Feel free to take a look at the chart of CLF or WLT ... and then come back and tell me how significant and valuable your metric of "profits per unit of time" is.
If the metric is so meaningless, then why is it the basis for the "annualized profit" metric, which is one of the best OBJECTIVE comparisons between trading methods (trading days per year/average trade holding period times trade expectancy times percentage of capital at-risk per trade)?
And, again, one of the things that it shocks me that an experienced trader such as yourself talks about is the size of the moves in certain stocks. Who cares? If the only thing that matters is the daily movement size, then we'd all be trading stocks with much higher betas than CLF, of which there are many. And if the number of points per day movement were important, we'd be trading Berkshire Hathaway. Of course, again, we all know that you NEVER get caught on the wrong side of a trade, so the fact that CLF can just as easily move 5-7% off of an intraday high certainly wouldn't impact your position sizing.

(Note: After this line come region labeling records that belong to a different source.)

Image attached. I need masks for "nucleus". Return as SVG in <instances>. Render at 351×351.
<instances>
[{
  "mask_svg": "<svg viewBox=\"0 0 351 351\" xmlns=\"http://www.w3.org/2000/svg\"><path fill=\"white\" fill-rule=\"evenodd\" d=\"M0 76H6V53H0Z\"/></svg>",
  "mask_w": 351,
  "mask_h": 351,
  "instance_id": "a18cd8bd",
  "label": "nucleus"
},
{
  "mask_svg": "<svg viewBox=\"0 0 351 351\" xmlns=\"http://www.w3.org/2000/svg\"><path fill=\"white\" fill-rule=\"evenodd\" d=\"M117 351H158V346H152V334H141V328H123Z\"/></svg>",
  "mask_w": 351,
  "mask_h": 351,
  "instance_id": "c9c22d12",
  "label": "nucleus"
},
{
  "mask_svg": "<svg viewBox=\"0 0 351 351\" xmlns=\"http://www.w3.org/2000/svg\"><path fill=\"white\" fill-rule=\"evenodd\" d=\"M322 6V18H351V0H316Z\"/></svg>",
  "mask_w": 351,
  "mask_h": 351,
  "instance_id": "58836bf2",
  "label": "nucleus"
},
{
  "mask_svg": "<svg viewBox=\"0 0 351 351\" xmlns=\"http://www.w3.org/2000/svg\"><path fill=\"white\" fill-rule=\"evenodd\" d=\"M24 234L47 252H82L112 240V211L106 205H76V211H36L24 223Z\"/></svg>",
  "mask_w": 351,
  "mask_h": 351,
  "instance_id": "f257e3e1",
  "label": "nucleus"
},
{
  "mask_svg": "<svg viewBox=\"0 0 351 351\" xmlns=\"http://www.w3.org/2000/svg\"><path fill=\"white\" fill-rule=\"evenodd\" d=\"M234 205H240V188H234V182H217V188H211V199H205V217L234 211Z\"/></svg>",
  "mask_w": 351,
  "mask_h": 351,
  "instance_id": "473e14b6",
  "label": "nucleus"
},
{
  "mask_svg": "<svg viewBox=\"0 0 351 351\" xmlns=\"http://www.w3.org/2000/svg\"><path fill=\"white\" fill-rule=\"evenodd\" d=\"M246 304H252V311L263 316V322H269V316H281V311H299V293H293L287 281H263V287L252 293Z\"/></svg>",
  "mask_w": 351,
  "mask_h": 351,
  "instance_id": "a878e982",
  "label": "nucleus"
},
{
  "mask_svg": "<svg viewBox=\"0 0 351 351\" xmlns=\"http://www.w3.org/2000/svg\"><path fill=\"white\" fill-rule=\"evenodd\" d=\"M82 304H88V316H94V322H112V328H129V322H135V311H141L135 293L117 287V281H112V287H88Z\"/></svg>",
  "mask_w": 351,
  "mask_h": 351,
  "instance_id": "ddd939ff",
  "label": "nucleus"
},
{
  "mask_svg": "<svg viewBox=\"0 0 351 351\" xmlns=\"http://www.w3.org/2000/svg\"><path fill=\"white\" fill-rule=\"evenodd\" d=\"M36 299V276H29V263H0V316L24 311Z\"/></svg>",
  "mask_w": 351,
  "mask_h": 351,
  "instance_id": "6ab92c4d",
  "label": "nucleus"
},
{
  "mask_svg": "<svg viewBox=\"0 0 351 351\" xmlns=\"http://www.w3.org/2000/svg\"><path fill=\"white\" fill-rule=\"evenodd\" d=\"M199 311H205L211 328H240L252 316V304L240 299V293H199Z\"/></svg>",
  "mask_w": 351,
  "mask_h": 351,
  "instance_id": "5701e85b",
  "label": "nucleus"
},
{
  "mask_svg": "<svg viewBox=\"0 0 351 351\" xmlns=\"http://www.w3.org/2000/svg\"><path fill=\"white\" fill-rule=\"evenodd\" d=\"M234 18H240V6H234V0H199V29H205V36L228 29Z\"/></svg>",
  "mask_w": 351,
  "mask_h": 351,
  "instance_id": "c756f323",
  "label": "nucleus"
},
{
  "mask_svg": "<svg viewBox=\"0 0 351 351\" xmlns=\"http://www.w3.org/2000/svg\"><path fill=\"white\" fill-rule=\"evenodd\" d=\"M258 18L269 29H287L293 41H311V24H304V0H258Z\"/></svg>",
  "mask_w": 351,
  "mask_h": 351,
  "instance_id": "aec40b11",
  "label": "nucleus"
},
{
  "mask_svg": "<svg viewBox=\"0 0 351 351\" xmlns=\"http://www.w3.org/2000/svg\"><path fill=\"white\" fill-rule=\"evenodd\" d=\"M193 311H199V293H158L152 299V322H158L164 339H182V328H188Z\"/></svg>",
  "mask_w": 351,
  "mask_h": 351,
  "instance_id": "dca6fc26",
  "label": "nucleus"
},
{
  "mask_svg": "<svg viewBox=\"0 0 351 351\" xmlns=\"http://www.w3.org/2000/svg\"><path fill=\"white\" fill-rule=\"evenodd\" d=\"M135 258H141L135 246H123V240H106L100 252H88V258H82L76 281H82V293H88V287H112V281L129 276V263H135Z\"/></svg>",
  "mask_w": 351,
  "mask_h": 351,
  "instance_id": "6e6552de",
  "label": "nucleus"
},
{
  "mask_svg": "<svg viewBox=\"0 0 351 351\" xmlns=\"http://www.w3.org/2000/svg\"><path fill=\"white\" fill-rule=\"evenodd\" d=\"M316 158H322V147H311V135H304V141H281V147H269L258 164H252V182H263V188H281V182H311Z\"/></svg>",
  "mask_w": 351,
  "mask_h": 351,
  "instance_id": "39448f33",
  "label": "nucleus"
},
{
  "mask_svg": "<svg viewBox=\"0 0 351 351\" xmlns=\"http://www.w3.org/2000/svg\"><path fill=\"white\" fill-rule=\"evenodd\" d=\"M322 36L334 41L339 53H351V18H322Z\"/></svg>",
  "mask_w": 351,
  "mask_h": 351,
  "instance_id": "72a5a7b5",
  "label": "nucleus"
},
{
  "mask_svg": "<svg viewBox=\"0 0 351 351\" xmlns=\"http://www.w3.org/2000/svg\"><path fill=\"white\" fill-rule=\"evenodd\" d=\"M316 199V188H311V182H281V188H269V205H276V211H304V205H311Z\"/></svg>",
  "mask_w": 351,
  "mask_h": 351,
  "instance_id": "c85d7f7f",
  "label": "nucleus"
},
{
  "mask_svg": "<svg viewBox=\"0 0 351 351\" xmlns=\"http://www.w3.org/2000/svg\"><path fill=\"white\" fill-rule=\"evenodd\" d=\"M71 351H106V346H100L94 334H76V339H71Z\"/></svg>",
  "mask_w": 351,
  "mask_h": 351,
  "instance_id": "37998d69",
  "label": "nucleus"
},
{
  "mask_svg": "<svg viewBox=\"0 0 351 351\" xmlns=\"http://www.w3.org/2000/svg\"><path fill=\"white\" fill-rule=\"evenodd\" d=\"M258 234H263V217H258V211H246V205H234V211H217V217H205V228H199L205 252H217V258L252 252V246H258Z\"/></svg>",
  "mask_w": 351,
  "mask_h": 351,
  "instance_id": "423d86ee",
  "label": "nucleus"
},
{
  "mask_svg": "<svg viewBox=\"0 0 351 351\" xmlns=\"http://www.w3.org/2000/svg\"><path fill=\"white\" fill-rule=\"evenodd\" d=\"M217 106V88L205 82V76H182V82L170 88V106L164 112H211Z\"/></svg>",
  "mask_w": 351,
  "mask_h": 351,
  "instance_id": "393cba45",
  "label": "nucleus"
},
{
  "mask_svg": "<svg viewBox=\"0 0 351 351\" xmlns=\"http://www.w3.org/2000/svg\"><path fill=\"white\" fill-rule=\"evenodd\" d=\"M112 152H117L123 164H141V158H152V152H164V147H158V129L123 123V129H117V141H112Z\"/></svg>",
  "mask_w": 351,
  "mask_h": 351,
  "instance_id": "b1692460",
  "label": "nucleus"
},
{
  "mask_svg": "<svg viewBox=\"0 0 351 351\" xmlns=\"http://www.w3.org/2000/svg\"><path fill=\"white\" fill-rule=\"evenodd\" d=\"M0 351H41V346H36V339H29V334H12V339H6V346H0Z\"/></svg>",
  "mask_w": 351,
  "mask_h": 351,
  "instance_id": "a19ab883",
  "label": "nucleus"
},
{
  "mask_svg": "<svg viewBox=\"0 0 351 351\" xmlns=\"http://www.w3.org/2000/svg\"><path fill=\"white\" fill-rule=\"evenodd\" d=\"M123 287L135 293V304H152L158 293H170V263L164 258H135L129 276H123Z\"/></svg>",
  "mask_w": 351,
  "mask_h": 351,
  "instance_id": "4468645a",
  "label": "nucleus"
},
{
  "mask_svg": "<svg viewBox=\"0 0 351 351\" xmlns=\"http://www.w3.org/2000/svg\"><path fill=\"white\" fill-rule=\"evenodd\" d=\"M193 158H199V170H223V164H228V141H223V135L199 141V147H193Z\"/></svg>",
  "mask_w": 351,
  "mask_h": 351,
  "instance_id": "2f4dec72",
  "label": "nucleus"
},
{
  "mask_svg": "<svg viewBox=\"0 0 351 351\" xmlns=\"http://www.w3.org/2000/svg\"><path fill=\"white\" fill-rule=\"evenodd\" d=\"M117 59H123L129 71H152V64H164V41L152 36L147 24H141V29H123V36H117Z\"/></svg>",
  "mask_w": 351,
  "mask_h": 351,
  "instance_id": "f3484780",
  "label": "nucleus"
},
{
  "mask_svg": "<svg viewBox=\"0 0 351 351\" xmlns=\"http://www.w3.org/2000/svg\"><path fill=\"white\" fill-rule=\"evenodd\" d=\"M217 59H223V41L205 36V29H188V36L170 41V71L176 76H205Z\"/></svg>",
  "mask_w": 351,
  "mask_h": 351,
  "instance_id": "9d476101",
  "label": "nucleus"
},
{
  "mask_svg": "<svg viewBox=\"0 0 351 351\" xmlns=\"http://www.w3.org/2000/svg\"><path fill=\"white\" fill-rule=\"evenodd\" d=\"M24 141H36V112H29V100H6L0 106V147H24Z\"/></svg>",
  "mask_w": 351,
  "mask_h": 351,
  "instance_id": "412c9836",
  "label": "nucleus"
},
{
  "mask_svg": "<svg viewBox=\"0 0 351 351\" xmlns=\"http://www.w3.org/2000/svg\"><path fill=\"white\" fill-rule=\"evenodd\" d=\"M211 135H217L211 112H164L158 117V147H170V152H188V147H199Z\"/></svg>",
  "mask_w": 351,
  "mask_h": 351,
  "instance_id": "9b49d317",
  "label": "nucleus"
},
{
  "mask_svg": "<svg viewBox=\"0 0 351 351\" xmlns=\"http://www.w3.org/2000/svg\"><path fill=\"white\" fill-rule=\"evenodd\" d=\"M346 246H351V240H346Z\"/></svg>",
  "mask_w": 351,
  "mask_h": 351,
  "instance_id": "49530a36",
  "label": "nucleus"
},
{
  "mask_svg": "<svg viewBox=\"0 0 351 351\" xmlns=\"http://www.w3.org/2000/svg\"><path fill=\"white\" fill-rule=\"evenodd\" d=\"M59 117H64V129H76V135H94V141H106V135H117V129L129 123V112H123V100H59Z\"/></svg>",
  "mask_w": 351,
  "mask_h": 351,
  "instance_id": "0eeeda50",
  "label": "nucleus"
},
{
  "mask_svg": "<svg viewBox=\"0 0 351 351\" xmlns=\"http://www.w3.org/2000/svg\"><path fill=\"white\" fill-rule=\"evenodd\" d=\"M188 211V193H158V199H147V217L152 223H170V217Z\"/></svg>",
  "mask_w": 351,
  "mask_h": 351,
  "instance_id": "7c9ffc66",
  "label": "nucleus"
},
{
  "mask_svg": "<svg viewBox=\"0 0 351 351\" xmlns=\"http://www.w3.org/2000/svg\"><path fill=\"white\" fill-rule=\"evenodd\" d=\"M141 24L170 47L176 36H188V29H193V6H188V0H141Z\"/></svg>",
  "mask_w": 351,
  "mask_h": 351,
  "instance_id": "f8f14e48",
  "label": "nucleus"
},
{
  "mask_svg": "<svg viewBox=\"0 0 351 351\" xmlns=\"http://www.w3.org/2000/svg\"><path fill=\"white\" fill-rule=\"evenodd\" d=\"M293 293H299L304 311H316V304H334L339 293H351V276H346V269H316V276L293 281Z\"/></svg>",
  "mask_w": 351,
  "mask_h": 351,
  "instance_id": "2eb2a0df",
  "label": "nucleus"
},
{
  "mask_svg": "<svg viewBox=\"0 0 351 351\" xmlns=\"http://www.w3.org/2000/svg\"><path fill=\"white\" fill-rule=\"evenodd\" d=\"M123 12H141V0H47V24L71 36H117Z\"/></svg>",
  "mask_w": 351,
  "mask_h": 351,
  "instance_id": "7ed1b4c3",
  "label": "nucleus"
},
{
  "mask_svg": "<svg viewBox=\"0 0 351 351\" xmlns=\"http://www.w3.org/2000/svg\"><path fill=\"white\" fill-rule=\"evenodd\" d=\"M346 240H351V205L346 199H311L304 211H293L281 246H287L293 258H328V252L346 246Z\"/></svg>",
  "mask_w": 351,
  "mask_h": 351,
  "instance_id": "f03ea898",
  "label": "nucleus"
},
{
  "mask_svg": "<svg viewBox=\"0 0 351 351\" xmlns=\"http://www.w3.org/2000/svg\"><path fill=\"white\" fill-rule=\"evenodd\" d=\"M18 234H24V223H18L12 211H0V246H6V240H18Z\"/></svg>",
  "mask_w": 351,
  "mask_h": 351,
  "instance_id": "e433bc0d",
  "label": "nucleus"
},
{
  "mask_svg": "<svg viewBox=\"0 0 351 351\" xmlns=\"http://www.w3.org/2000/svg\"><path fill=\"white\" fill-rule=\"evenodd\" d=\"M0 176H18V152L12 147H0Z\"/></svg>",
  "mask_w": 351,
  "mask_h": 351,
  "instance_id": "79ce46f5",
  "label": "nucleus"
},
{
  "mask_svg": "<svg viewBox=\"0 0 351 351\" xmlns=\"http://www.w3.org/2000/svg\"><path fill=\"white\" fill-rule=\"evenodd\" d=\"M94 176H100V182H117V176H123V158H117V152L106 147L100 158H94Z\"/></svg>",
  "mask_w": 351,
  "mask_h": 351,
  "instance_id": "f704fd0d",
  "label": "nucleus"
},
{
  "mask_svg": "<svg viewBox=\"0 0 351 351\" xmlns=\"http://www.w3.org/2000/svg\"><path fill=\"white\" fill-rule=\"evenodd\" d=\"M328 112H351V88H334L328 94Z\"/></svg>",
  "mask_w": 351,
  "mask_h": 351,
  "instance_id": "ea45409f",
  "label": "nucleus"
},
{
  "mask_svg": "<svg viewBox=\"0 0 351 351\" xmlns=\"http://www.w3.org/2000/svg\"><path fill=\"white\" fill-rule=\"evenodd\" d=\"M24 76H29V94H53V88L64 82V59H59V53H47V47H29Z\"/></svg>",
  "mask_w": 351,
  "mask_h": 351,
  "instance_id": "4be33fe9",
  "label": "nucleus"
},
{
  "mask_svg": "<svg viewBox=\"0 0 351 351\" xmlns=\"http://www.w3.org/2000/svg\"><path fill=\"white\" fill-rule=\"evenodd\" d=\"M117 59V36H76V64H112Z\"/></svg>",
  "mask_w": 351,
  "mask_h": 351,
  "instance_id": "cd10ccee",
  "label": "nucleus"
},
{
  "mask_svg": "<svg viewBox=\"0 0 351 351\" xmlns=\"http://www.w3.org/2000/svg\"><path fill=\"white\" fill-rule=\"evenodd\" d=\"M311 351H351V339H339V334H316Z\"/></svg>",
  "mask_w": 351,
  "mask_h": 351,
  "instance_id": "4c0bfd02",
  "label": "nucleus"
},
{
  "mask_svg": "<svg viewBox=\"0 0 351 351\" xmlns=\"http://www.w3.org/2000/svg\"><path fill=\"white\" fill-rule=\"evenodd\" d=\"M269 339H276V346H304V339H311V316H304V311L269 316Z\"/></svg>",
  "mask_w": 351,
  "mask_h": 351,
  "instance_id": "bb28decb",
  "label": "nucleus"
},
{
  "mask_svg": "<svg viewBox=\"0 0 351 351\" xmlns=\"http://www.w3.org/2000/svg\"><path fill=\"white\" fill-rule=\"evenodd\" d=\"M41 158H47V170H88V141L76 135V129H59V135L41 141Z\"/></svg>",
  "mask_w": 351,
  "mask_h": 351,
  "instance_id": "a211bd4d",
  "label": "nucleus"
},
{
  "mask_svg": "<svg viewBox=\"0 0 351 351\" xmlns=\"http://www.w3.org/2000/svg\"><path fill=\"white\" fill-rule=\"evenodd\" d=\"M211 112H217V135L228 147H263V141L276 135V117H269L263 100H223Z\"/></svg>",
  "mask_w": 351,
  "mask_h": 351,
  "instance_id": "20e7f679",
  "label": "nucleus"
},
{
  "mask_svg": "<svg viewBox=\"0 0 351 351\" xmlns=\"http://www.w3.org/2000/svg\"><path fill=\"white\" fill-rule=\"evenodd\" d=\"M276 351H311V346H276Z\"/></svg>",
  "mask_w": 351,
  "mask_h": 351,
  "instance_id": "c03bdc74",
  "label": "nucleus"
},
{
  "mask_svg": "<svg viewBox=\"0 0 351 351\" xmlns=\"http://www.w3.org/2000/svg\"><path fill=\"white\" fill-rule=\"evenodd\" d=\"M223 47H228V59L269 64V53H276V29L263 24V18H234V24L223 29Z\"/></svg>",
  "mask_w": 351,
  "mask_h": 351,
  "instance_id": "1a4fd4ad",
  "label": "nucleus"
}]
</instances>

For me, it doesn't matter if I'm trading CLF and it's beta is 2X the SPY. All that means is that my position size is half what it would be if I were trading SPY to keep my risk the same. Again, that volatility seems to play NO ROLE in your trading method except to enhance the upside of the trades you claim to make is extremely suspicious. Having worked in risk management before, I would be HIGHLY skeptical of someone who only saw the upside of volatility without seeing and acknowledging the potentially-adverse effects.
Anyway, go ahead and dismiss this as a 12-paragraph rant.